Your task =>
Please repeat exactly the lines below from the one containing "Pakistan Bokhara 2Ply" down to the one containing "dramanice queen for", both included, and nothing else.

Entries provided =>
○ ○ ○ ○
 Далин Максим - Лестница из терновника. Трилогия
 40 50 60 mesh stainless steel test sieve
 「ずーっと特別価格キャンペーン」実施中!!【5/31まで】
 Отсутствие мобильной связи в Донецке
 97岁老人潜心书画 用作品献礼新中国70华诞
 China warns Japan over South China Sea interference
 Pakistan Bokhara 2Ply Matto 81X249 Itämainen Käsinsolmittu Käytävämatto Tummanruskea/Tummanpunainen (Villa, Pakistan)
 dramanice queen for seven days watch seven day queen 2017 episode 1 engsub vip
○ ○ ○ ○
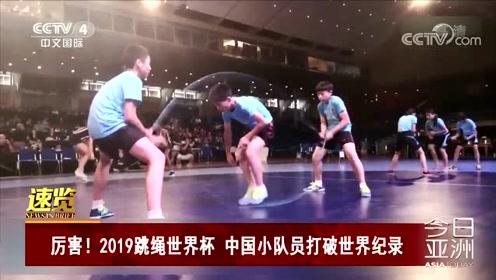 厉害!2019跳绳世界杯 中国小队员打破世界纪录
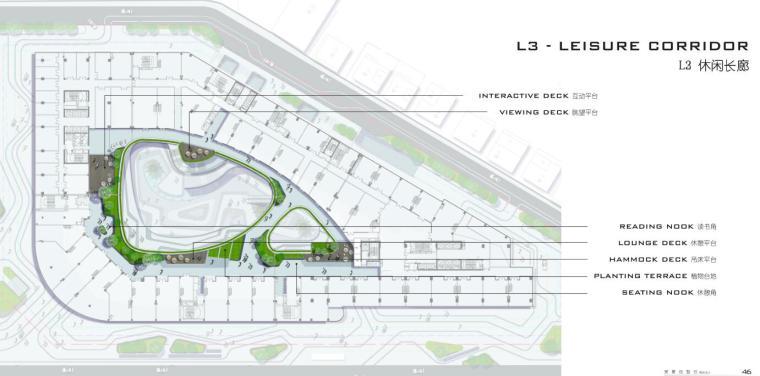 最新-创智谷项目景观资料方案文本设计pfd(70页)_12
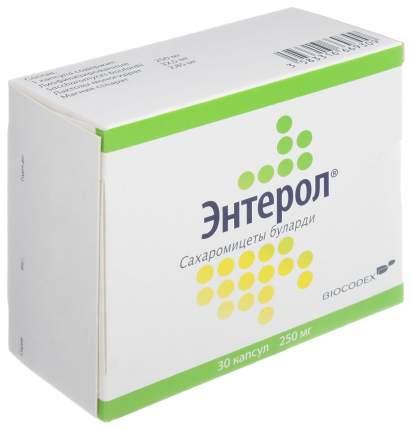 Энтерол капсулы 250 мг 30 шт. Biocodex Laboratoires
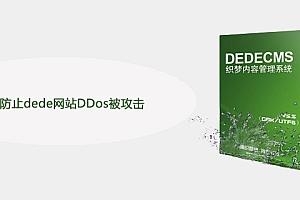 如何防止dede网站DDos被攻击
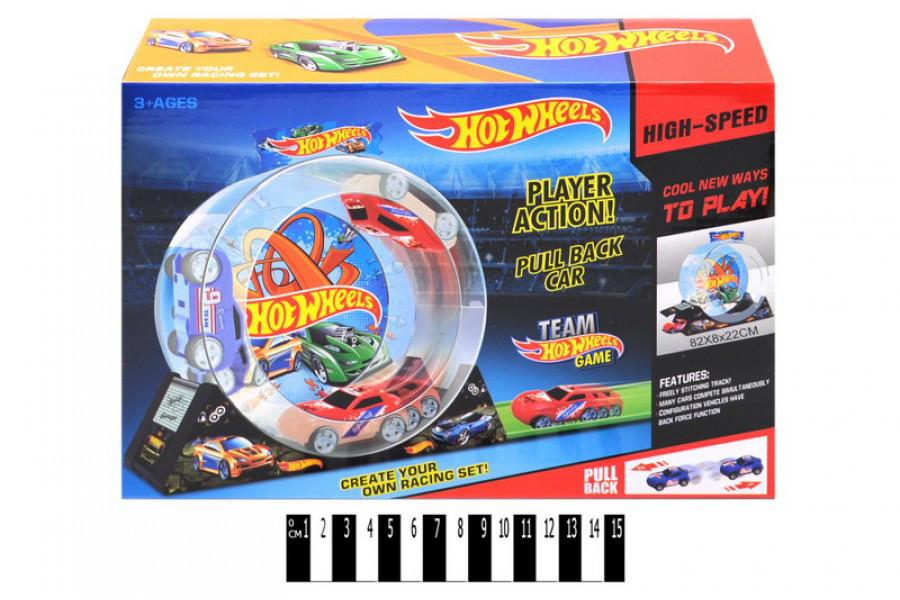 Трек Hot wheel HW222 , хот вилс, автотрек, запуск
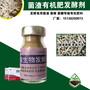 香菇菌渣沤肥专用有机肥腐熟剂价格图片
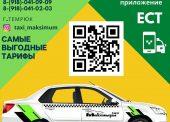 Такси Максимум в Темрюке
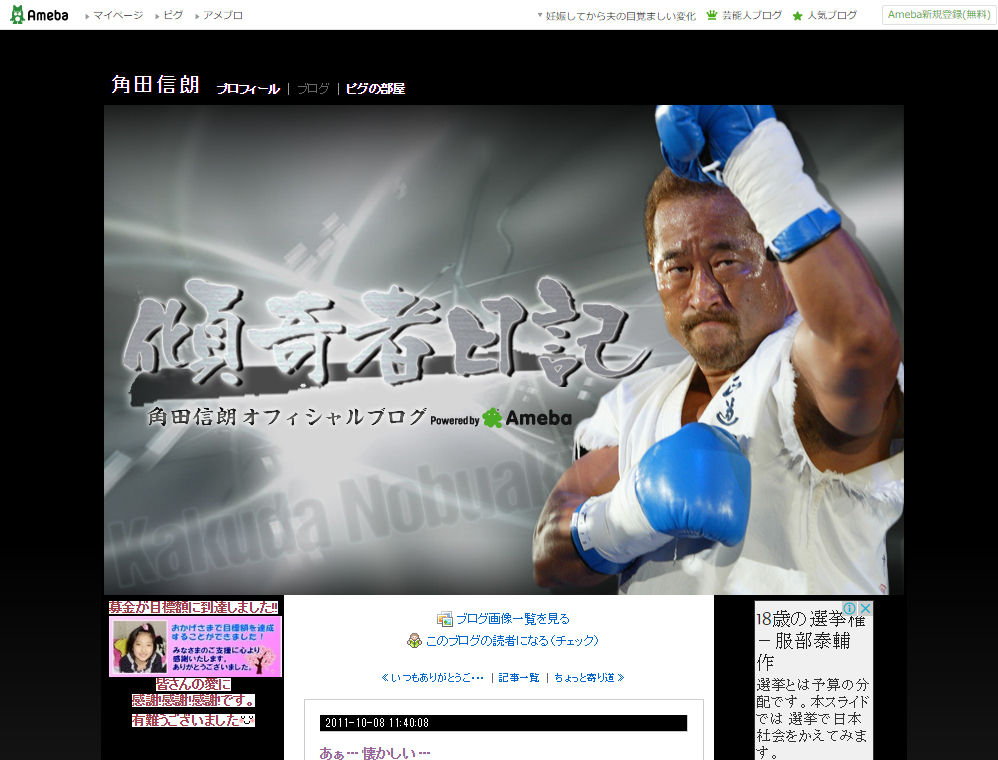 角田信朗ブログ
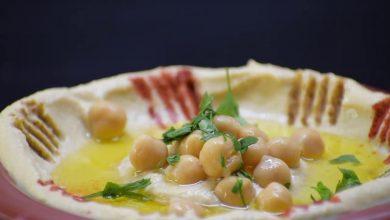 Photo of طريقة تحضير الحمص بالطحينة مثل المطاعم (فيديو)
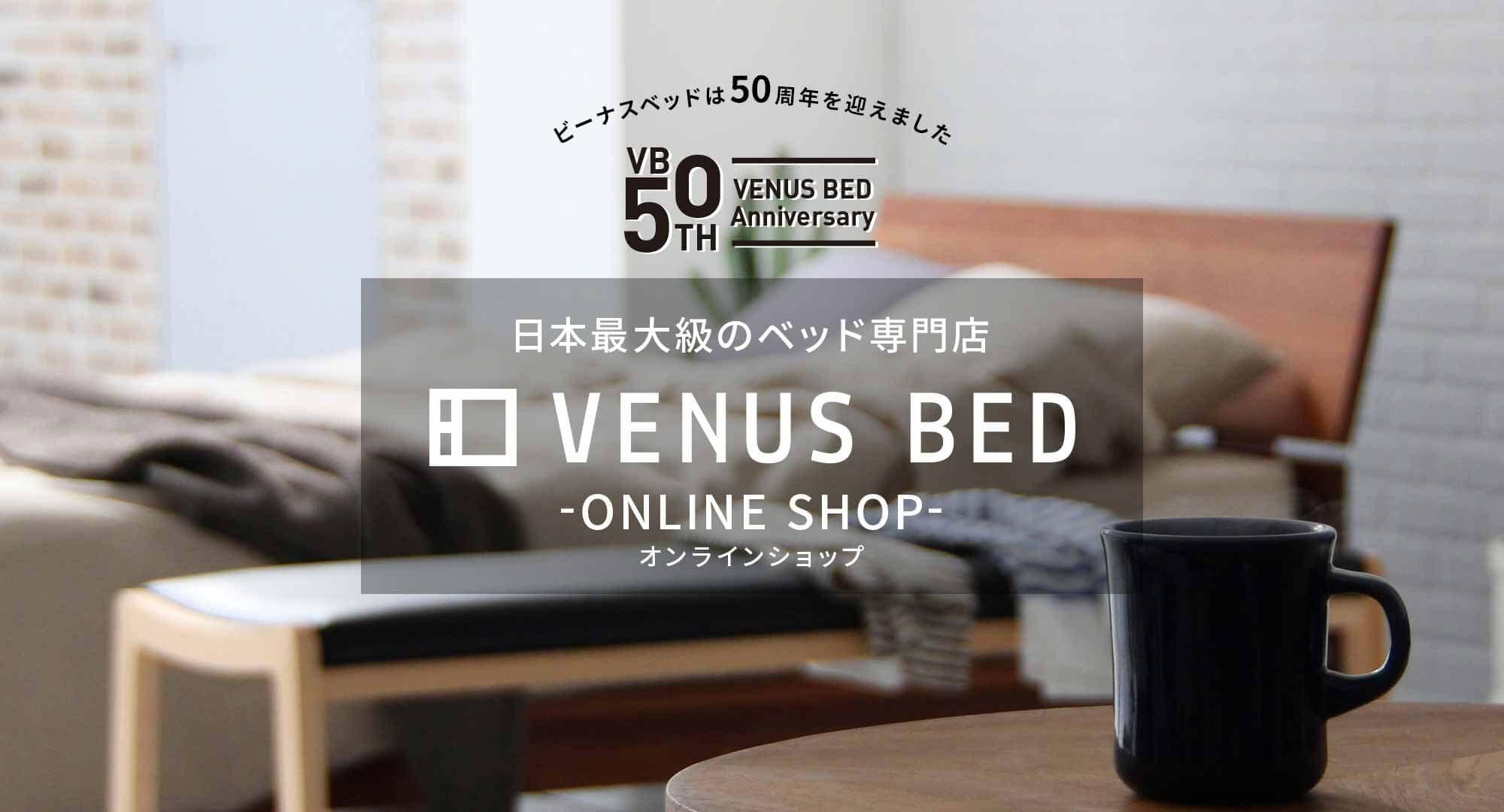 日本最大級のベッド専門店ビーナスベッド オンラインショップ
○ ○ ○ ○
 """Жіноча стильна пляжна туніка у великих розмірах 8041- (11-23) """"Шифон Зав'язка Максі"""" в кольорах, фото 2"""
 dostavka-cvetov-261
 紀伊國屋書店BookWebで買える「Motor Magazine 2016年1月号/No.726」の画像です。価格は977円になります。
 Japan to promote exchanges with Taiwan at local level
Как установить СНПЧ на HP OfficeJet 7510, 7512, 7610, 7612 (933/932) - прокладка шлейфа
○ ○ ○ ○
Completed task =>
 Pakistan Bokhara 2Ply Matto 81X249 Itämainen Käsinsolmittu Käytävämatto Tummanruskea/Tummanpunainen (Villa, Pakistan)
 dramanice queen for seven days watch seven day queen 2017 episode 1 engsub vip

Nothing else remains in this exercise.